12. The method according to claim 11, wherein the determining, according to a first position and the facing direction of the first virtual object, the second virtual object from a plurality of candidate virtual objects comprises:

determining a relative distance between a target virtual object of the plurality of candidate virtual objects and the first virtual object; and

determining, when the relative distance meets a second condition, the target virtual object as the second virtual object.

13. A computer device, comprising a processor and memory that stores a plurality of instructions, wherein the plurality of instructions, when executed by the processor, cause the computer device to perform a virtual object control method including:

displaying a first virtual object and a second virtual object, the first virtual object having a first skill;

selecting the second virtual object located within a skill cast range of the first skill based on a preset rule associated with the first virtual object;

displaying a skill indicator of the first skill between the first virtual object and the second virtual object;

when at least one of the first virtual object and the second virtual object moves, updating the display of the skill indicator; and

in response to a skill cast operation, controlling the first virtual object to cast the first skill to the second virtual object.

14. The computer device according to claim 14, wherein the preset rule associated with the first virtual object is based on a facing direction of the first virtual object.
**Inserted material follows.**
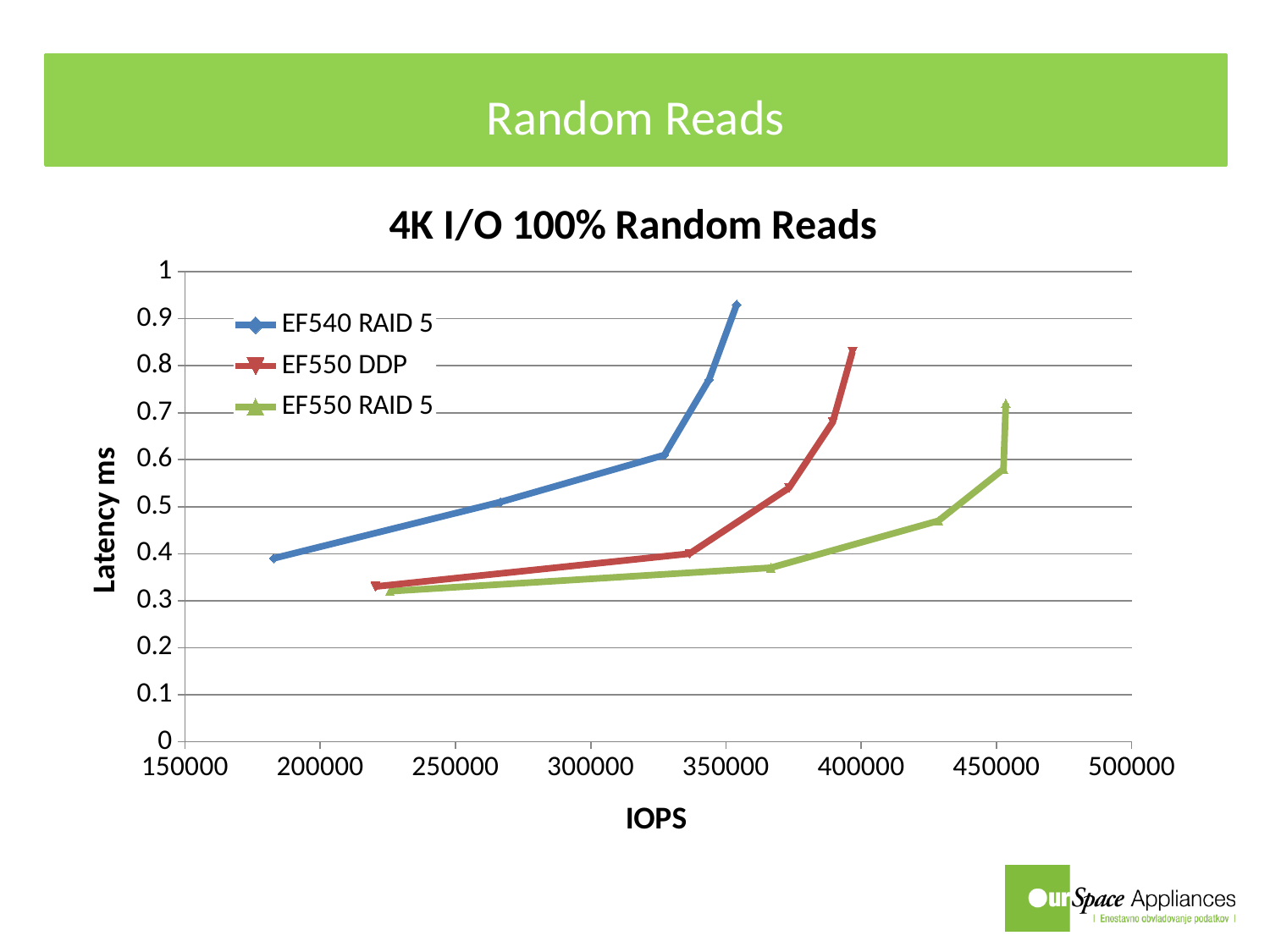
Is the lowest latency of EF550 RAID 5 greater or less than 0.4? less Is the highest IOPS reached by EF540 RAID 5 greater or less than 400000? less Is the highest IOPS reached by EF550 RAID 5 greater or less than 400000? greater Does latency rise or fall as IOPS increases for each series? rise Which series reaches the highest latency value on the chart? EF540 RAID 5 What kind of chart is shown on the slide? line chart Which series reaches the highest IOPS value on the chart? EF550 RAID 5 What is the title of the chart? 4K I/O 100% Random Reads Which series reaches higher IOPS, EF550 DDP or EF540 RAID 5? EF550 DDP What is the label of the vertical axis? Latency ms How many series does the legend list? 3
15. The computer device according to claim 15, wherein the method further comprises:

when the facing direction of the first virtual object is changed from facing the second virtual object to facing a third virtual object located within the skill cast range of the first skill:

canceling the display of the skill indicator between the first virtual object and the second virtual object; and

displaying the skill indicator between the first virtual object and the third virtual object.
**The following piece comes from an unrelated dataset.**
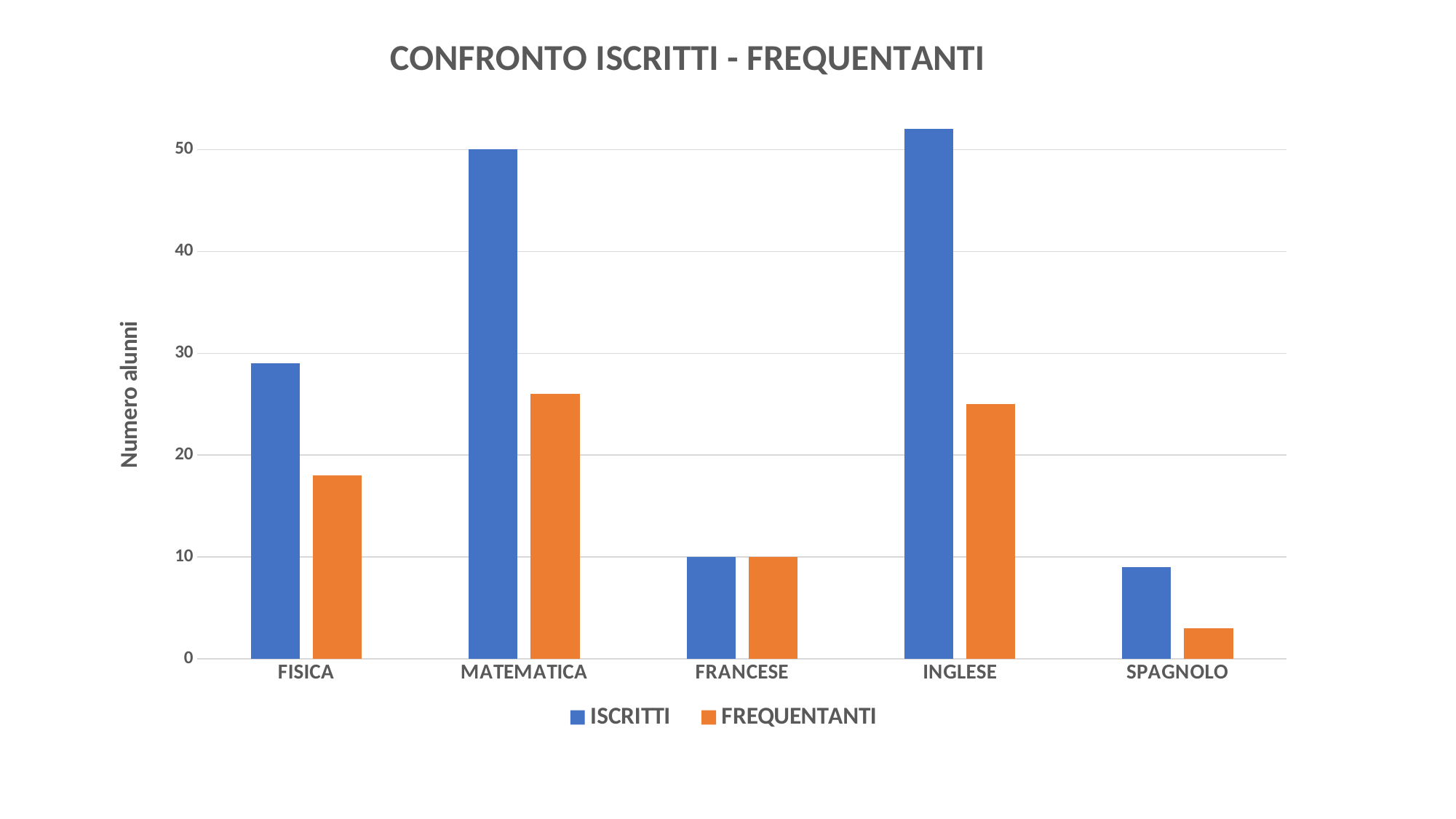
What is the ISCRITTI value for MATEMATICA? 50 Is the FREQUENTANTI value for INGLESE greater or less than 30? less What is the label of the vertical axis? Numero alunni What is the title of the chart? CONFRONTO ISCRITTI - FREQUENTANTI Which category has the highest ISCRITTI value? INGLESE Which category has the lowest FREQUENTANTI value? SPAGNOLO Is the ISCRITTI value for FISICA greater or less than 20? greater How many series does the legend list? 2 What is the FREQUENTANTI value for FRANCESE? 10 How many categories are shown on the x axis? 5 Which is larger: the ISCRITTI value for FISICA or the ISCRITTI value for SPAGNOLO? FISICA What type of chart is shown on the slide? bar chart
16. The computer device according to claim 14, wherein the method further comprises:

when a change magnitude of the facing direction of the first virtual object is greater than a change condition, canceling the display of the skill indicator; or

when the second virtual object is beyond the skill cast range of the first skill, canceling the display of the skill indicator.

17. The computer device according to claim 14, wherein the updating the display of the skill indicator further comprises:

moving an end of the skill indicator according to a movement of a corresponding one of the first virtual object and the second virtual object.

18. The computer device according to claim 14, wherein the skill cast range of the first skill is dependent on a skill level of a player associated with the first virtual object.

19. The computer device according to claim 14, wherein the skill cast operation is triggered by pressing a skill button associated with the first skill.

20. A non-transitory computer-readable storage medium, storing a plurality of instructions, wherein the plurality of instructions, when executed by a processor of a computer device, cause the computer device to perform a virtual object control method including:

displaying a first virtual object and a second virtual object, the first virtual object having a first skill;

selecting the second virtual object located within a skill cast range of the first skill based on a preset rule associated with the first virtual object;

displaying a skill indicator of the first skill between the first virtual object and the second virtual object;

when at least one of the first virtual object and the second virtual object moves, updating the display of the skill indicator; and

in response to a skill cast operation, controlling the first virtual object to cast the first skill to the second virtual object.